Top of Excerpted text

January 13, 2003


2002 Year in Review

Compiled by Matthew Harrison


JANUARY
The National Wildlife Federation honors Emory for its achievements in developing an environmentally sustainable campus. With more than $800 million in construction under way on campus, President Bill Chace is determined to remain environmentally friendly. “Through careful planning, input from all stakeholders, and establishment of common goals, we have been able to create an environment that is more conducive to studying, learning and living,” he says.

The Candler School of Theology is awarded a $172,453 grant by the Lilly Endowment to conduct studies on improving and expanding graduate education in religious practices. “[This grant] will open the door for us to look … at the ways we can train those who will teach future generations of religious leaders,” says Candler Dean Russell Richey.

Emory ranks second among the nation’s top universities in its percentage of federal work-study funding that goes toward community service projects. Emory, which directs 13.8 percent of work-study funds to service, ranks behind only Stanford (22.3 percent) among top American universities.

Renowned sociologist Robert Bellah, co-author of the best-selling books Habits of the Heart and The Good Society, addresses “Marriage: Sacred Institution or Obsolete Tyranny?” at the annual Currie Lecture in Law and Religion.

The School of Law is appointed the new home of the Southern Juvenile Defender Center, part of a national network of centers associated with the American Bar Association that provides grassroots assistance and advocacy for juvenile justice issues.

Emory’s celebration of King Week begins with the opening ceremony of the exhibit “A Dream Deferred: African Americans at Emory and Oxford Colleges, 1836-1968.”
Due to rapidly increasing costs for benefits services and a slowdown in revenue growth, the University announces it is considering several changes to its employee benefits package.

FEBRUARY
The Alliance to Improve Emory Village (AIEV) holds a workshop to discuss progress in its plans for changing Emory Village and improving its crowded and dangerous main intersection.

Emory’s African American Studies program celebrates its 30th anniversary. Launched in September 1971, Emory’s was the first degree-granting undergraduate program at a major Southern university, according to founding director Delores Aldridge.

With $447,043 in donations from Emory employees in its coffers, EmoryGives, the University’s workplace giving campaign, exceeds its $415,000 goal by nearly 8 percent.

Bottom of Excerpted text
Top of Record set

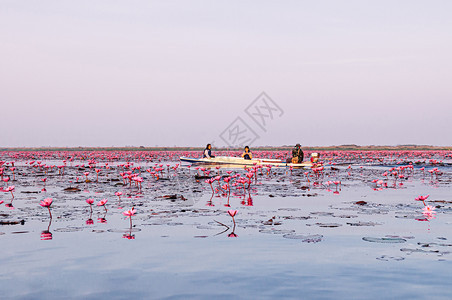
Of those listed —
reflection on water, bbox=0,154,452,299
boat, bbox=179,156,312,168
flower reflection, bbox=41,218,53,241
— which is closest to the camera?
reflection on water, bbox=0,154,452,299

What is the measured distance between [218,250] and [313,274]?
5.54 feet

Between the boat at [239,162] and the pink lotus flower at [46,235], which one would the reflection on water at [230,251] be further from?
the boat at [239,162]

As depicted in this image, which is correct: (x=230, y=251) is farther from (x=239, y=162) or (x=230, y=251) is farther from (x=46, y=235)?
(x=239, y=162)

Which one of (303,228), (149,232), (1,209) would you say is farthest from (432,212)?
(1,209)

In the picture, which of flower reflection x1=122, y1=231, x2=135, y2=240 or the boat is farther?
the boat

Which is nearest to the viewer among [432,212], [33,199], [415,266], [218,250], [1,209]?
[415,266]

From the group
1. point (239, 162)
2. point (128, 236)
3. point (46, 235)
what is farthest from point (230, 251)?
point (239, 162)

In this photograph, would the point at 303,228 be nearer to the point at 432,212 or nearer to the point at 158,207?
the point at 432,212

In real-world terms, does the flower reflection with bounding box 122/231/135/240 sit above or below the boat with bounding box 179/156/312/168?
below

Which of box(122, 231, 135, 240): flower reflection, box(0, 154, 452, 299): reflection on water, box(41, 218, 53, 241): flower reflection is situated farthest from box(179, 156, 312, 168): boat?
box(41, 218, 53, 241): flower reflection

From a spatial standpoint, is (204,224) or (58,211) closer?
(204,224)

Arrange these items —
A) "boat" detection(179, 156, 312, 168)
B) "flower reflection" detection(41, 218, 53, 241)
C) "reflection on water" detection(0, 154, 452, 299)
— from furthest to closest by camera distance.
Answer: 1. "boat" detection(179, 156, 312, 168)
2. "flower reflection" detection(41, 218, 53, 241)
3. "reflection on water" detection(0, 154, 452, 299)

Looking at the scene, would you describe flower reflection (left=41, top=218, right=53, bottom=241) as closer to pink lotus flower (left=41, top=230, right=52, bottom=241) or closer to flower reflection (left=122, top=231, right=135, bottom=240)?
pink lotus flower (left=41, top=230, right=52, bottom=241)

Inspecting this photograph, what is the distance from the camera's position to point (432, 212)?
952cm
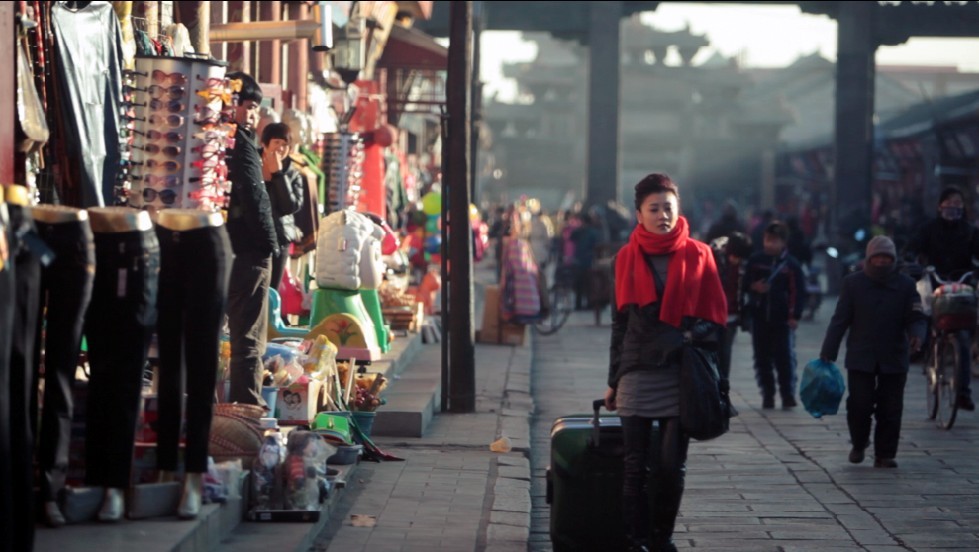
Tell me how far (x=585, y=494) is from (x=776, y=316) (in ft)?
24.7

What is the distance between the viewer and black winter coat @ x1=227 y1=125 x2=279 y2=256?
9.87 meters

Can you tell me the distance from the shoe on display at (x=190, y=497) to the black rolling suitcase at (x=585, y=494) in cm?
164

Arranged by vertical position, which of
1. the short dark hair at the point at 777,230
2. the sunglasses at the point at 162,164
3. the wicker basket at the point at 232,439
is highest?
the sunglasses at the point at 162,164

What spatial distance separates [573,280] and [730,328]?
1414cm

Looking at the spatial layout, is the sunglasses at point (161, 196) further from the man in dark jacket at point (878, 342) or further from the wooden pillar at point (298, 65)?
the wooden pillar at point (298, 65)

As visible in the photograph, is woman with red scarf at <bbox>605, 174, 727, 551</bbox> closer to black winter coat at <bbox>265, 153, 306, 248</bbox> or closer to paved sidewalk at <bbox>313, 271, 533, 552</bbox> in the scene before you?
paved sidewalk at <bbox>313, 271, 533, 552</bbox>

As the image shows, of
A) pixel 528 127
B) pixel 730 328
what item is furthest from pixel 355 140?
pixel 528 127

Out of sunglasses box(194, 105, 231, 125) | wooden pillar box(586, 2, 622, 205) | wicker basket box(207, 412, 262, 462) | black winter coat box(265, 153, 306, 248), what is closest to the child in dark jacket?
black winter coat box(265, 153, 306, 248)

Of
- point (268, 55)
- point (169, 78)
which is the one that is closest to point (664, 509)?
point (169, 78)

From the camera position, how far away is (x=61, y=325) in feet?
20.8

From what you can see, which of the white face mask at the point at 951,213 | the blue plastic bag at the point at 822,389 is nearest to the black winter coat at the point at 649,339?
the blue plastic bag at the point at 822,389

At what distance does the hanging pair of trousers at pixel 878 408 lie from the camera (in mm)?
11289

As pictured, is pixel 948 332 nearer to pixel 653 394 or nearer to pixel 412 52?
pixel 653 394

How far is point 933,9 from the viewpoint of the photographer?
1452 inches
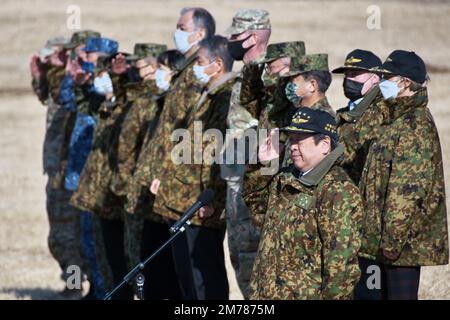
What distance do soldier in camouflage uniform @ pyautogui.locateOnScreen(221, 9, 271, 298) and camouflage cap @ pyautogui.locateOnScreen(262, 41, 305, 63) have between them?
0.11 m

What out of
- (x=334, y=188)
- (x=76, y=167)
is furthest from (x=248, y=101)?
(x=76, y=167)

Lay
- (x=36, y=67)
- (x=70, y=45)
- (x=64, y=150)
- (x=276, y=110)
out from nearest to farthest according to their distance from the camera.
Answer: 1. (x=276, y=110)
2. (x=64, y=150)
3. (x=70, y=45)
4. (x=36, y=67)

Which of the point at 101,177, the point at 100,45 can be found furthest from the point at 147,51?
the point at 101,177

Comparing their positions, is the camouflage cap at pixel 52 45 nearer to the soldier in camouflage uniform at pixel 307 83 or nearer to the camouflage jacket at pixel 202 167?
the camouflage jacket at pixel 202 167

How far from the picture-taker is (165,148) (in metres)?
10.5

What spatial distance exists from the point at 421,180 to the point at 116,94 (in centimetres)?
427

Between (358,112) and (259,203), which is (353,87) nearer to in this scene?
(358,112)

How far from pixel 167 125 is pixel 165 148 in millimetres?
204

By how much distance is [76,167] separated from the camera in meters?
12.7

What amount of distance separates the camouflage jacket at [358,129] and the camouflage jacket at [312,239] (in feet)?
4.42

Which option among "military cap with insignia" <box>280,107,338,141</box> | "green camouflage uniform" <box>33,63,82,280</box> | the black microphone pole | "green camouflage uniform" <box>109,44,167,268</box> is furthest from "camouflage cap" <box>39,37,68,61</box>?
"military cap with insignia" <box>280,107,338,141</box>

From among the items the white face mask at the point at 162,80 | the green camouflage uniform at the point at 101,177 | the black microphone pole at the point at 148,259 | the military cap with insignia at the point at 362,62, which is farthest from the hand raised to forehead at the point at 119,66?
the black microphone pole at the point at 148,259
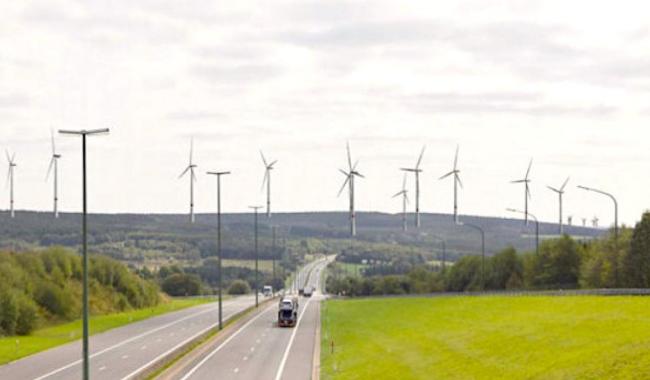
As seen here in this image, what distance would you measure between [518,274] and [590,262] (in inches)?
1784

Bottom of Record set

→ **Prompt**
Do these statements agree with the 2002 year in review above? Answer yes or no for each and quote the words of the text that settle it.
(a) Emory sends a larger share of its work-study funds to community service than Stanford does.
(b) EmoryGives raised more than its goal.
(c) Emory's African American Studies program was launched in September 1971.

→ **Answer box**
(a) No: "Emory, which directs 13.8 percent of work-study funds to service, ranks behind only Stanford (22.3 percent) among top American universities."
(b) Yes: "exceeds its $415,000 goal by nearly 8 percent."
(c) Yes: "Launched in September 1971."